Agressions sexuelles : une femme sur sept en a déjà été victime

VIOLENCES - 14,5% des femmes et 3,9% des hommes affirment avoir subi au moins une forme de violence sexuelle dans leur vie. Des chiffres inquiétants rapportés par une étude menée par l'INED.

© 123RF - Federico Marsicano

Le 25 novembre 2016 marque la Journée internationale de lutte contre les violences faites aux femmes. Un combat plus que jamais nécessaire au regard de l'étude Violences et rapports de genre (Virage) menée par l'Institut national d'études démographiques en 2015 sur les agressions sexuelles subies par un échantillon de près de 16 000 femmes et 12 000 hommes âgés de 20 à 69 ans.

Les résultats sont édifiants : une femme sur sept (14,5%) et un homme sur vingt-cinq (3,9%) ont déclaré avoir déjà été victimes au moins une fois d'une violence sexuelle, quelle qu'elle soit, au cours de leur existence. On constate ainsi que la gent féminine est beaucoup plus sujette à subir ces actes, à tout moment de sa vie : si les hommes déclarent pour les trois quart avoir été victimes d'agression sexuelle avant leurs 18 ans, 40% des femmes en ont vécu une dans l'enfance, avant 15 ans, et 44% après 18 ans.

Au cours de l'année 2015, une femme sur vingt de moins de 35 ans a subi une agression sexuelle.
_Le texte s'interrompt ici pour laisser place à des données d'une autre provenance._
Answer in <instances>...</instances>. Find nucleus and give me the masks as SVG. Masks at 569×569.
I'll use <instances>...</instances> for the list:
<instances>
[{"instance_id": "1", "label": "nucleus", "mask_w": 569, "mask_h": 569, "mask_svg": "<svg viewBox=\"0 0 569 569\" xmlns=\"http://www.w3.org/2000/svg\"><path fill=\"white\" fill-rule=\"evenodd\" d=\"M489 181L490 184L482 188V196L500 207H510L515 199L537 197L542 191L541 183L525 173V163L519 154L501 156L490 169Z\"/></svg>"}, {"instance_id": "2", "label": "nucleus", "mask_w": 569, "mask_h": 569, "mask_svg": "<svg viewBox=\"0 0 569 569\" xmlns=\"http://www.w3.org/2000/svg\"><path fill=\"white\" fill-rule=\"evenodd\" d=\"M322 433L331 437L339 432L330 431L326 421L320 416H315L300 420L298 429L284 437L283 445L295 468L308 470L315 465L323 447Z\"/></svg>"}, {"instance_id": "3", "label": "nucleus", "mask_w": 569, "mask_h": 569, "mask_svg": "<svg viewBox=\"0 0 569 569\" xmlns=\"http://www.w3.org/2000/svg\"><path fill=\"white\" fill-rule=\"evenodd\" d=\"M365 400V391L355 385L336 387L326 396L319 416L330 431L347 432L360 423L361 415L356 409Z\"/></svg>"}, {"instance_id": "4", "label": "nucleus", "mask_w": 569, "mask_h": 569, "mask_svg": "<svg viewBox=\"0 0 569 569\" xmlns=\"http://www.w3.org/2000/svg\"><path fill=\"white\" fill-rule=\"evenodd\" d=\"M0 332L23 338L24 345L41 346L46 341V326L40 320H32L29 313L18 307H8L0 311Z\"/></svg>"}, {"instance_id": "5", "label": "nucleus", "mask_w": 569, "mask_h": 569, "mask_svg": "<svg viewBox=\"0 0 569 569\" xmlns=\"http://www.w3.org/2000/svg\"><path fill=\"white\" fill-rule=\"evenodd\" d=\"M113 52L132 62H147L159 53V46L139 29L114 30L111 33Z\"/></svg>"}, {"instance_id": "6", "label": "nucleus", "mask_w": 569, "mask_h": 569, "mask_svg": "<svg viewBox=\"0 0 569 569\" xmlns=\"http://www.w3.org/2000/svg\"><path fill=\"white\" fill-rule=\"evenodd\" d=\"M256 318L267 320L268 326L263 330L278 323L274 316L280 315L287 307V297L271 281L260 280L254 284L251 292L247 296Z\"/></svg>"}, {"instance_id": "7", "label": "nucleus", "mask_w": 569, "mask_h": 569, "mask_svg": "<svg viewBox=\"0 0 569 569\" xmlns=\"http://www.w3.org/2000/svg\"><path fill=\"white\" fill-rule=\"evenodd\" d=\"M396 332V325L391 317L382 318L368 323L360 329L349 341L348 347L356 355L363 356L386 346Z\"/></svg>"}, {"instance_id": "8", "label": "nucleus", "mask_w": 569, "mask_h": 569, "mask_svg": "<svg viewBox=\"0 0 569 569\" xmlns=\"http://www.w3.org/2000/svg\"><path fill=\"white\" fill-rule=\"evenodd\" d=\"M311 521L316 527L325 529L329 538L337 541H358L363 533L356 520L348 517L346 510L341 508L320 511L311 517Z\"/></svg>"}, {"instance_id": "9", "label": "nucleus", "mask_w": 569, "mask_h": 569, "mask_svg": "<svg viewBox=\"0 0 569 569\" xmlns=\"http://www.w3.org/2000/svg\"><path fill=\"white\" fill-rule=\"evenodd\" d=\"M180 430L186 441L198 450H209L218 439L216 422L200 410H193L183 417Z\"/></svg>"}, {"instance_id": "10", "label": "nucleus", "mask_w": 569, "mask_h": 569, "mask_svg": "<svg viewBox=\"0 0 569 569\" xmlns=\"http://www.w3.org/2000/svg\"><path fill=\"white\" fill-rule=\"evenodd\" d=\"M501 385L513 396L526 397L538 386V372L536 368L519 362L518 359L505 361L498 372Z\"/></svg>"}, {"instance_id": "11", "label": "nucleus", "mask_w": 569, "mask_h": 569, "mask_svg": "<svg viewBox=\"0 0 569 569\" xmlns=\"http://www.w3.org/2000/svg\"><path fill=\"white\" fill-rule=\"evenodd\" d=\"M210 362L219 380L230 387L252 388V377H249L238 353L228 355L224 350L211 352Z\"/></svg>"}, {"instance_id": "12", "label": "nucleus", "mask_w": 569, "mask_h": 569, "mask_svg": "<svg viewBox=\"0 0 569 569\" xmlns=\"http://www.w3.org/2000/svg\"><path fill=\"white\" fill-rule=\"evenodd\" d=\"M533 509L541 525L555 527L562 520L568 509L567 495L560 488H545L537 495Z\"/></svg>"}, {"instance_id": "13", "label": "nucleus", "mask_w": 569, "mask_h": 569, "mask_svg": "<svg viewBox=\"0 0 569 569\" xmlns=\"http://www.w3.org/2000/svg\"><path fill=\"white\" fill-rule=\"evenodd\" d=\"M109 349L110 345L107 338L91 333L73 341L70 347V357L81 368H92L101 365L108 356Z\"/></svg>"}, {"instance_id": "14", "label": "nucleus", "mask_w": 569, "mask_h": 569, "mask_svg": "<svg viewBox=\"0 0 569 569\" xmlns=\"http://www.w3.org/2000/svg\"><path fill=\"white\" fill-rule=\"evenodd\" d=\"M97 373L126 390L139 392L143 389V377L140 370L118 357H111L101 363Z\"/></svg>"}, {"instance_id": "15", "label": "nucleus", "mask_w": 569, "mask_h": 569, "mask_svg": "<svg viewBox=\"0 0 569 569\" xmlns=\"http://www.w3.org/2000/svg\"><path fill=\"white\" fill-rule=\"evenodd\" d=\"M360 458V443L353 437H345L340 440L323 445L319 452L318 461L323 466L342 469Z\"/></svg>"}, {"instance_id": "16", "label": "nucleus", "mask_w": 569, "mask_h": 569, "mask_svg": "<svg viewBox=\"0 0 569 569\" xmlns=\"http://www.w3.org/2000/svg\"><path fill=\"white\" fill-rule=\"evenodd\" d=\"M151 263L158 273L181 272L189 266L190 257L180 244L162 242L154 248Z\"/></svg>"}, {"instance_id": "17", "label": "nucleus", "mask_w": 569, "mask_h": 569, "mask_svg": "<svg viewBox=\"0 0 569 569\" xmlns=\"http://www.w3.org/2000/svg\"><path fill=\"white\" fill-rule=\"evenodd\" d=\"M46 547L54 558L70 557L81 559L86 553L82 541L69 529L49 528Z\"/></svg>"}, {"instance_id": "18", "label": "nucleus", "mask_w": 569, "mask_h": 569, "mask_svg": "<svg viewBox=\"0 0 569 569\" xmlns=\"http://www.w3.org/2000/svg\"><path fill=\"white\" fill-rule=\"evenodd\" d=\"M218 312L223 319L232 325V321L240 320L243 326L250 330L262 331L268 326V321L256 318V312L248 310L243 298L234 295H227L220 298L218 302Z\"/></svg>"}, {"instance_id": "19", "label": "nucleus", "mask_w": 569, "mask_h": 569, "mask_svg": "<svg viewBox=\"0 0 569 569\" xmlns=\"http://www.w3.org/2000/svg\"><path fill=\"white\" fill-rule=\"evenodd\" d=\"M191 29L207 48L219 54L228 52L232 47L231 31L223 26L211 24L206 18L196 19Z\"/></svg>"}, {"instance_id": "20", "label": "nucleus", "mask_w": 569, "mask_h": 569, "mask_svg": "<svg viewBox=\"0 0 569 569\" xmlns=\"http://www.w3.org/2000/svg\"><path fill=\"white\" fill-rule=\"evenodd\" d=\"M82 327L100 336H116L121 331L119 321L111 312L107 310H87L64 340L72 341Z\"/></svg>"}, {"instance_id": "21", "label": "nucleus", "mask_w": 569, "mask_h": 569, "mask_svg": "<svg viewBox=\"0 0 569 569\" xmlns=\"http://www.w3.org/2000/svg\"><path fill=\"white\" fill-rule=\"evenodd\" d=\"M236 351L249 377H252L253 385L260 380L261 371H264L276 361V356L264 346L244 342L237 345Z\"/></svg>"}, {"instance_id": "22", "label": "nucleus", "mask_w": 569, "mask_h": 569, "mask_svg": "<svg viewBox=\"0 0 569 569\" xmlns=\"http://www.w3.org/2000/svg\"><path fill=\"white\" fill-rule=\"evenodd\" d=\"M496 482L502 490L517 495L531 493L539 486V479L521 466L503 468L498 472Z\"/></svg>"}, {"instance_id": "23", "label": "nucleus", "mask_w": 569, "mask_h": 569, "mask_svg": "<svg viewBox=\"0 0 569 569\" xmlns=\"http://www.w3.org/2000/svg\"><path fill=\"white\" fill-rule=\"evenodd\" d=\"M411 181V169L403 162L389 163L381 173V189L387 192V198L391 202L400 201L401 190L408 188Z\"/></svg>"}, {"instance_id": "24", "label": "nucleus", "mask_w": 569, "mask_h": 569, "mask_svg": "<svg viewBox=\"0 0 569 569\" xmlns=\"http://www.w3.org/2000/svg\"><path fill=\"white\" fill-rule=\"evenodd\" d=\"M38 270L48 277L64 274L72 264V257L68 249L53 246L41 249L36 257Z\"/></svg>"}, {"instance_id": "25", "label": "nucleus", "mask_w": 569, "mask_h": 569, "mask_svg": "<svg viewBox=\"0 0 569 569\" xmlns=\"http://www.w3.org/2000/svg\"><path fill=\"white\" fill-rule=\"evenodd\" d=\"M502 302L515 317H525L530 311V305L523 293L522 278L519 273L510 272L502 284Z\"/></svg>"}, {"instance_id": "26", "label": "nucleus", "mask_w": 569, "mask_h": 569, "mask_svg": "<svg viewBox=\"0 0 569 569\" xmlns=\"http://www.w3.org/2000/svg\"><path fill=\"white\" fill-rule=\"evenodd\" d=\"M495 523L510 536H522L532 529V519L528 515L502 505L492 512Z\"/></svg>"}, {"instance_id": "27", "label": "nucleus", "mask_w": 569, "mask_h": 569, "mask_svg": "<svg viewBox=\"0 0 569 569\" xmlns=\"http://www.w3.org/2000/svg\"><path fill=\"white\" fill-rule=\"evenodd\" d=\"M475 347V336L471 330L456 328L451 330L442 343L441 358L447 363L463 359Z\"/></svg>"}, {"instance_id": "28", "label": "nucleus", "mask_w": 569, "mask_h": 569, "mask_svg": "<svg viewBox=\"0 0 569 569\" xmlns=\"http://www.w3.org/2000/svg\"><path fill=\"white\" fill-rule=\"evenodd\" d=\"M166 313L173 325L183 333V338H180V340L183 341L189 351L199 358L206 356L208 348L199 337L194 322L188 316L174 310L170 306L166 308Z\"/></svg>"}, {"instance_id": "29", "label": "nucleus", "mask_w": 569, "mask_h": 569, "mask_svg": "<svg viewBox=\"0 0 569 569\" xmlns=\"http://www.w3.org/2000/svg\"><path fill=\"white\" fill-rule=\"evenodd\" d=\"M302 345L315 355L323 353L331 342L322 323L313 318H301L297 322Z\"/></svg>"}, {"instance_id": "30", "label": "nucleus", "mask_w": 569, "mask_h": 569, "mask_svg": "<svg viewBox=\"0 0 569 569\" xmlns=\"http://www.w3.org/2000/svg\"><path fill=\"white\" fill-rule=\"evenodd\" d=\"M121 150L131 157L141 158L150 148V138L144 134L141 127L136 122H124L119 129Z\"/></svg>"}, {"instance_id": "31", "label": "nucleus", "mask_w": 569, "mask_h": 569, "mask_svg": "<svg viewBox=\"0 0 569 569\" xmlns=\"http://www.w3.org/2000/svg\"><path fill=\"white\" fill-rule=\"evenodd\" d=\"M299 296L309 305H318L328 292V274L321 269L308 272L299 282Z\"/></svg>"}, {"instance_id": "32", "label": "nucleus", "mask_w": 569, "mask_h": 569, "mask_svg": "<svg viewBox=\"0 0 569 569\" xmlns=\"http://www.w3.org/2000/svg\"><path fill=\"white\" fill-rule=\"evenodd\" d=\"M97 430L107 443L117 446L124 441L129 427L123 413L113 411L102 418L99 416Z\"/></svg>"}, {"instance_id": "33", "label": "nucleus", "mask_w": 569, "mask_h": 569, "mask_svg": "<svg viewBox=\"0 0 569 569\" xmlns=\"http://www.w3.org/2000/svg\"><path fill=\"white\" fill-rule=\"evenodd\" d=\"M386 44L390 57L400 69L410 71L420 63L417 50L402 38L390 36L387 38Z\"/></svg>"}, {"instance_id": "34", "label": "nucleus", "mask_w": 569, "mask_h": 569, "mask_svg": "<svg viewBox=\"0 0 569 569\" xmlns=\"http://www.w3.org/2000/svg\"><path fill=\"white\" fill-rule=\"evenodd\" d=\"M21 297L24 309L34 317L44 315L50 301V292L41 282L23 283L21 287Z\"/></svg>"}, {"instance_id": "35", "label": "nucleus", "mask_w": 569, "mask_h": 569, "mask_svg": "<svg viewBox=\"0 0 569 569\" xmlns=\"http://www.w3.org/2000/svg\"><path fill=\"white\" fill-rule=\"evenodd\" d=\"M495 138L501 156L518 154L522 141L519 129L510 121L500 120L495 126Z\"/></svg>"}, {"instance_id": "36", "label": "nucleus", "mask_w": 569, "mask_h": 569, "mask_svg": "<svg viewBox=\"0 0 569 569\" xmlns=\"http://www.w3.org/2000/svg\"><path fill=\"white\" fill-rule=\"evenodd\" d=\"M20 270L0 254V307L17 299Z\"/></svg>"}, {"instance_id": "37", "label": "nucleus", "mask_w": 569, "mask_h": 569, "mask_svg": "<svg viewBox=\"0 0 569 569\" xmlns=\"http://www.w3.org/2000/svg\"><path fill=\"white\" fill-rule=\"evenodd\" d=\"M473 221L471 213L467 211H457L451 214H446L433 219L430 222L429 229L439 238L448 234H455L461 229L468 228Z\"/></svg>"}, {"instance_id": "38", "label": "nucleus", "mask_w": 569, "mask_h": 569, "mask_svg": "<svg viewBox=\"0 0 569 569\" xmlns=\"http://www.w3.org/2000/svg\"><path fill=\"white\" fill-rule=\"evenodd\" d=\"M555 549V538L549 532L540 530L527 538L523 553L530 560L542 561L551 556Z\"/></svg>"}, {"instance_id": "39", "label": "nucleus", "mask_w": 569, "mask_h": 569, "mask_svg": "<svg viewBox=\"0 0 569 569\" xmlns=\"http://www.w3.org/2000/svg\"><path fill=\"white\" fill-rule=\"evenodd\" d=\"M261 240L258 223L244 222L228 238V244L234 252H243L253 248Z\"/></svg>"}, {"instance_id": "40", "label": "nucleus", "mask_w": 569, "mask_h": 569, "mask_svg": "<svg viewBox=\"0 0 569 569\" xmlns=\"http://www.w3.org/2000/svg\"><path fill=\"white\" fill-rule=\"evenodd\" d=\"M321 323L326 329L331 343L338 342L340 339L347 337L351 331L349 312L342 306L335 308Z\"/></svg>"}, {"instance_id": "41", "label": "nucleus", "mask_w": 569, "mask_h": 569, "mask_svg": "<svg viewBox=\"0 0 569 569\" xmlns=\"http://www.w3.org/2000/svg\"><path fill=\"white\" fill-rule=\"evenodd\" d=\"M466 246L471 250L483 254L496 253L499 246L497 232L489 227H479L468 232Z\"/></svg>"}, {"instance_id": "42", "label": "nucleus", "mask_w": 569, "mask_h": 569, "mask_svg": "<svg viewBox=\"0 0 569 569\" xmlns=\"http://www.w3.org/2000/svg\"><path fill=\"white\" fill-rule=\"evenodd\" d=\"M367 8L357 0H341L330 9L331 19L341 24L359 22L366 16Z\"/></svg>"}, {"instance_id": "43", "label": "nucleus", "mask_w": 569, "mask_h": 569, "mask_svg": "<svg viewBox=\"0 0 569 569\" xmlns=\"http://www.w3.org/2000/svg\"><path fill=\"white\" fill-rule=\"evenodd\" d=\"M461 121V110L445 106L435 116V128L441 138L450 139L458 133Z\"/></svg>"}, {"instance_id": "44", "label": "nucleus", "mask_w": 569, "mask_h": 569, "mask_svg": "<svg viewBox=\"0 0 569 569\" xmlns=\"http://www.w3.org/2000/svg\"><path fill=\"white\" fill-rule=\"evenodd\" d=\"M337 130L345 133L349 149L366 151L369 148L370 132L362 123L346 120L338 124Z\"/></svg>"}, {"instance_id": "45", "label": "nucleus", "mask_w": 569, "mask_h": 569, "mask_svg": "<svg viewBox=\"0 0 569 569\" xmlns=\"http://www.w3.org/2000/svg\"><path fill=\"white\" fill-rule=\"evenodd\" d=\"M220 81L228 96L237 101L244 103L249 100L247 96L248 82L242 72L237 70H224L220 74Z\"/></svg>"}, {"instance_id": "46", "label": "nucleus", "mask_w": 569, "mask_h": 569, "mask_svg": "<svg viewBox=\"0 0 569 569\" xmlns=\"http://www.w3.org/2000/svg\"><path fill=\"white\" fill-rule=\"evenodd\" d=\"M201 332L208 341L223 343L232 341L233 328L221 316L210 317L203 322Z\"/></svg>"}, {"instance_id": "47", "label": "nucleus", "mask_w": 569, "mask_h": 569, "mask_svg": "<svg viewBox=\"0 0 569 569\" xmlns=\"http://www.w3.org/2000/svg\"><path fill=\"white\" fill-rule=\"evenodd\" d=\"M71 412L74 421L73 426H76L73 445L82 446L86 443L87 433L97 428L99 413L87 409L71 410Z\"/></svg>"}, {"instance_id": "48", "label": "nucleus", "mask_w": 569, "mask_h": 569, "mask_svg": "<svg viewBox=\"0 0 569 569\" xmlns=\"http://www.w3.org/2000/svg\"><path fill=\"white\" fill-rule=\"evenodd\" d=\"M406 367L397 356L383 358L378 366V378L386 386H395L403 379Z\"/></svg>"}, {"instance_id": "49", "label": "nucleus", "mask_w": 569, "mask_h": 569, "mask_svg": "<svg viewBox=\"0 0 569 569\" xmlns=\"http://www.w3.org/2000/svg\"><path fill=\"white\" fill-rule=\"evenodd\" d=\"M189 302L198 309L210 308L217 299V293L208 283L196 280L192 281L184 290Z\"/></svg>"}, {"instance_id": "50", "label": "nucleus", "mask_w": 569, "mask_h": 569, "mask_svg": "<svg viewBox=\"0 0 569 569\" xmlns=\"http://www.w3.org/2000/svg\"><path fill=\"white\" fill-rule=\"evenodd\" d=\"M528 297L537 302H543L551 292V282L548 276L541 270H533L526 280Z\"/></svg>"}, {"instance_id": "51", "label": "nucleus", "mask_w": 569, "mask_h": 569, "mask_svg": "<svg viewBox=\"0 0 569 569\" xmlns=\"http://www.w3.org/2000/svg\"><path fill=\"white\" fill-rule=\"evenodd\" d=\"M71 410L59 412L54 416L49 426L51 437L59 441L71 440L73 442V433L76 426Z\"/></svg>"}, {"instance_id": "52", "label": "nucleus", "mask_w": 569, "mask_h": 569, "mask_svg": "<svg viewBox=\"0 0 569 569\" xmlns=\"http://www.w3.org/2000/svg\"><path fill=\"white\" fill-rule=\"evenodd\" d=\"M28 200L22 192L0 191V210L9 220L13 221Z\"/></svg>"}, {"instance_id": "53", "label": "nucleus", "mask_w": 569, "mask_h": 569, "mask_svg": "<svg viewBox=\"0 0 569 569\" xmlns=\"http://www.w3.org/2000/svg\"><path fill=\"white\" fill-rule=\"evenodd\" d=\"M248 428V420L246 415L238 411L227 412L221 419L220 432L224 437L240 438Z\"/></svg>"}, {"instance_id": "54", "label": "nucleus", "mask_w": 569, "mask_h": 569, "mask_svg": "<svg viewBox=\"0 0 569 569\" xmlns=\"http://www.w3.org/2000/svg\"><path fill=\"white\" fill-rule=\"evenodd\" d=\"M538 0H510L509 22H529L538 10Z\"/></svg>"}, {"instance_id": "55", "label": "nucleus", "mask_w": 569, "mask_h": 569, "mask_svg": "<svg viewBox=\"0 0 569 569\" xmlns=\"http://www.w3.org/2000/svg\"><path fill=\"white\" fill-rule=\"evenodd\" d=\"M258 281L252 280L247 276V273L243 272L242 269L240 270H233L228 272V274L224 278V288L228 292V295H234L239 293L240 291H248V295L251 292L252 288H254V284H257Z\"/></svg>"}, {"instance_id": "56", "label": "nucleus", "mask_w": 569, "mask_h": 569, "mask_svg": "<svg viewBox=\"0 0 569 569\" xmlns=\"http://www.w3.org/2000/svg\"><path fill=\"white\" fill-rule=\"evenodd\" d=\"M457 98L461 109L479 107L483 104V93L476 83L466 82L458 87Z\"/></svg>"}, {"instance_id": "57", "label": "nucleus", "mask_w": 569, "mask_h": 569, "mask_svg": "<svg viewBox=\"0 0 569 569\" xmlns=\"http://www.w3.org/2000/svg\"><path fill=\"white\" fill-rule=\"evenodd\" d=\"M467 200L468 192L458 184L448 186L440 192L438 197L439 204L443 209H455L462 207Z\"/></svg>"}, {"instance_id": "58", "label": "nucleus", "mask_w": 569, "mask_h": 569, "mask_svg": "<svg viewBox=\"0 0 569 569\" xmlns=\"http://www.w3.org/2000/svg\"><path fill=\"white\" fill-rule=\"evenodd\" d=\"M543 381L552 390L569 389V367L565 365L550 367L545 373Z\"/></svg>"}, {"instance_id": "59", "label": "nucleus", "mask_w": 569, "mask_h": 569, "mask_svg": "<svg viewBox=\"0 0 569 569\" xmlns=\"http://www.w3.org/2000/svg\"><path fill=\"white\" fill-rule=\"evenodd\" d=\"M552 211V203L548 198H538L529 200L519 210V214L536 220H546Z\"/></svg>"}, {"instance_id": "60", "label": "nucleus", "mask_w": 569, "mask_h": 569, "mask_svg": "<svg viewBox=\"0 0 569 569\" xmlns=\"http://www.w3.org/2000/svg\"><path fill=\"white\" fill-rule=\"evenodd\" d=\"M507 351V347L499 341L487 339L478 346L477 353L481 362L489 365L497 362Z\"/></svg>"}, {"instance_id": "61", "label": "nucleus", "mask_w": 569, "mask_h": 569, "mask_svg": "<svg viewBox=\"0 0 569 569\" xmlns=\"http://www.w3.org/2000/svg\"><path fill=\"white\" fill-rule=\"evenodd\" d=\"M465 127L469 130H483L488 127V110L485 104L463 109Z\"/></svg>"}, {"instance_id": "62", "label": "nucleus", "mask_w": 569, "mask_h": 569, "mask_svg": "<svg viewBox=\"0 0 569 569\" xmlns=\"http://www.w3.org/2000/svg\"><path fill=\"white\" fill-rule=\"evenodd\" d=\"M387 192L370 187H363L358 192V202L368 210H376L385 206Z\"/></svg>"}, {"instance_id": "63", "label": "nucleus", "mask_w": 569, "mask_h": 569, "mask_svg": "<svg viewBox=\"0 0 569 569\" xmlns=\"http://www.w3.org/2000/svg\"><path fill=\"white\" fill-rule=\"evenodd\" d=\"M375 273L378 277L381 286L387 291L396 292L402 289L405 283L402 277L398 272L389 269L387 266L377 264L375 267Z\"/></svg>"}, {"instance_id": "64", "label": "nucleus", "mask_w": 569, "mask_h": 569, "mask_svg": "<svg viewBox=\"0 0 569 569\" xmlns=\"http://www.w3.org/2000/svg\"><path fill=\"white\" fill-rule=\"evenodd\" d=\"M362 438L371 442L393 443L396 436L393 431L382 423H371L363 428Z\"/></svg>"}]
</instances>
En douze mois, ce sont en tout 580 000 femmes et 197 000 hommes qui ont souffert de violences sexuelles. Et parmi eux, 62 000 femmes et 2 700 hommes ont dit avoir été victimes de viol ou tentative de viol. En ce qui concerne les autres agressions sexuelles, il s'agit, pour la majorité des deux sexes, d'attouchements ou de baisers imposés.

Des violences dans le cadre privé

Autre donnée essentielle : pour 94 à 98% des femmes, leurs agresseurs sont un ou plusieurs individus de sexe masculin, mais c'est aussi le cas pour 75% des hommes. L'enquête de l'INED démontre que ces violences ont très largement lieu dans le cadre privé : c'est le cas pour trois femmes sur quatre. La première place revient à l'entourage familial. Viennent ensuite les relations de couple et celles avec un ex-conjoint, puis les études ou activités professionnelles.

L'enquête Violences et rapports de genre offre donc une vision alarmante de la situation en France concernant les violences sexuelles : il est donc plus que jamais urgent d'agir et c'est en ce sens que va le 5e plan de mobilisation, une campagne gouvernementale visant à "déconstruire les stéréotypes qui banalisent et légitiment ces violences" selon le Ministère de l'Education nationale et le Ministère des Familles, de l'Enfance et du Droit des femmes.